Presdient obama should be impeach what about scandal ???
So just because the author of this article can list a couple of handfuls of Political vendettas, that makes is common? And justifies it? So because people having been robbing homes since the beginning of time, then that's acceptable, let's all hit the streets and start robbing every home we can hit, because its been done since the beginning of time? This article is dumb.
gotta love tom delay's defense on money laundering charges...'the law only applies to cash, not checks.' hard to believe the gop judges on the appeals couurt bought that, they did. amazin.
Political vendettas are as American as apple pie. However, when you are stupid enough to use public funds, officials, equipment, etc, for them, they are also criminal. If you want to pursue such vendettas, do not be too cheap to use your own funds, tools, etc.

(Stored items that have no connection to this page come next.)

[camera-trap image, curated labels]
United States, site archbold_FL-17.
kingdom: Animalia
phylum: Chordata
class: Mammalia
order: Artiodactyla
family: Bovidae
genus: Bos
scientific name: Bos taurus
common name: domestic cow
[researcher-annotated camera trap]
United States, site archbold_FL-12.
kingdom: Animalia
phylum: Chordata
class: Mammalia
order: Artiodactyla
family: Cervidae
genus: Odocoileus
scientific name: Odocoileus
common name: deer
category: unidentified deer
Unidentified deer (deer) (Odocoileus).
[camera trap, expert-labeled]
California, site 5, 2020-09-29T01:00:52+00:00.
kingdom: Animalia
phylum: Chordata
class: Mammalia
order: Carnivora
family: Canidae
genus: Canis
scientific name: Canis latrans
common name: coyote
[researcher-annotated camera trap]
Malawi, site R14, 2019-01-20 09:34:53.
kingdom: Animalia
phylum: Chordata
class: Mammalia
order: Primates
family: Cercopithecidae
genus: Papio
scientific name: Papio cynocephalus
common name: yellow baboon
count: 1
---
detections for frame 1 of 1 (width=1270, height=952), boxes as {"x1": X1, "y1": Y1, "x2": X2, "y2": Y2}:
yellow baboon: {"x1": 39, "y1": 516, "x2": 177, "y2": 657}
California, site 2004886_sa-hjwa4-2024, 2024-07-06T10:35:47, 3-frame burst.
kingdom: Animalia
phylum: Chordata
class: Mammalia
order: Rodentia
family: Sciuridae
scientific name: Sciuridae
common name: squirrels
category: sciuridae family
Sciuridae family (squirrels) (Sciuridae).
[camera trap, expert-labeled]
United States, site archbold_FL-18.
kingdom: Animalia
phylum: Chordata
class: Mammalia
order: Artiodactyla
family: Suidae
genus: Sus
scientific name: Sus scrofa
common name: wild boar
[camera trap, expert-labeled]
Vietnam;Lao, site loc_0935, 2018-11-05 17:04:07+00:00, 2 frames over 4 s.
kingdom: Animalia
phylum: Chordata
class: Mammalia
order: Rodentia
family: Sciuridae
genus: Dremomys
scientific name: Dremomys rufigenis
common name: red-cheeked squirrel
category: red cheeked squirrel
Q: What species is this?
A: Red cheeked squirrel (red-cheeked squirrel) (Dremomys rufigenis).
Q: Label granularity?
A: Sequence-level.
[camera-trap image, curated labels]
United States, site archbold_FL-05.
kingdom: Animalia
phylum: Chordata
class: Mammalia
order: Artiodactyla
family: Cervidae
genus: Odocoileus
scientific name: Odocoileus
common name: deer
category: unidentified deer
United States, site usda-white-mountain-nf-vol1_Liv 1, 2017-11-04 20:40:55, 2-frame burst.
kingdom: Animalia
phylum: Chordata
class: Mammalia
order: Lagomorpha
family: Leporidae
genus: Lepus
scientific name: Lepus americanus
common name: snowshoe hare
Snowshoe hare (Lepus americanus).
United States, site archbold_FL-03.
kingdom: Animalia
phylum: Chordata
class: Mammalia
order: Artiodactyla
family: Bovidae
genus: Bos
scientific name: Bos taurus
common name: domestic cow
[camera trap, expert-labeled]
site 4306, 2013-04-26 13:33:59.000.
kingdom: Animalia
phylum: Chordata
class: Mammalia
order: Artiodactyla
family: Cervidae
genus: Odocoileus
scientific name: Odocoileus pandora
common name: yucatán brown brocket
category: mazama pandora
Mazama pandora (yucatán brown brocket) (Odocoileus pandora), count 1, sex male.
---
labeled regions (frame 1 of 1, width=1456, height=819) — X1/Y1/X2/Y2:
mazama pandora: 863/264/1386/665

This isn't a vendetta against the governor. I believe a 90 year old woman died and thousands were stuck in traffic because the BIG bully from NJ had his feelings hurt.
The only other death was Burr and, as little men will do, a gun was in play.
Get real he knew
i hear folks say that because Christi had answered questions for nearly 2 hours they believe what he's saying. and guest who is saying such things! yes your right, folks like pribus. Christi is a prosecutor for crying out loud, he was so good at it that they made him prosecutor over the whole land of new jersey. a prosecutor jobs is to break down suspect inch by inch, for weeks or even months. now you cannot tell me that a prosecutor, who have gone to the pinnacle of his trade cannot build up himself for a couple hours, when he knows all the tricks in the book. why you think their is no paper trail leading back to him. this is not the average joe folks, this is the prosecutor of the whole state of new jersey. now for priebus to redicule this white house for months with scandals which not one is viable,nor goes back to the white house directly, to call this president, the in the dark president, when he has to manage 100 times more people than Christi. then call Christie believable when all the criticism is coming to people that Christi directly manage is a farce. their is no one on this planet that tell me that Christi had no knowledge of this crime and i would beleive them. 4 days of the busiest bridge shut down, and you have the gall to say you didn't inquire, nor no one told you about it. if you cannot manage a small state like new jersey, how the hell can you manage the whole country.
Politiicians snubbing other politicians for a political gain is nothing new. However, shutting down the busiest bridge in the world, endangering American lives and interfering in interstate commerce is something entirely new – and a serious criminal matter. Attempting to falsely equate a federal crime with the examples above is sadly laughable.
First off, to those calling the bridge lane closure a "prank", pranks are for teenagers NOT grown men in an elected office in charge of the public's safety. Calling it a prank is merely an effort to deflect and diminish the severity of shutting down lanes used by emergency vehicles, just because you are PO. We do not need such childish actions in the highest office in the land.
Now, there are rumblings of misuse of federal disaster funds, IF proven, this clown needs to stay a small state governor that agrees and supports his abrasive demeanor of "I am right, and you are both wrong AND stupid if you disagree or question me"!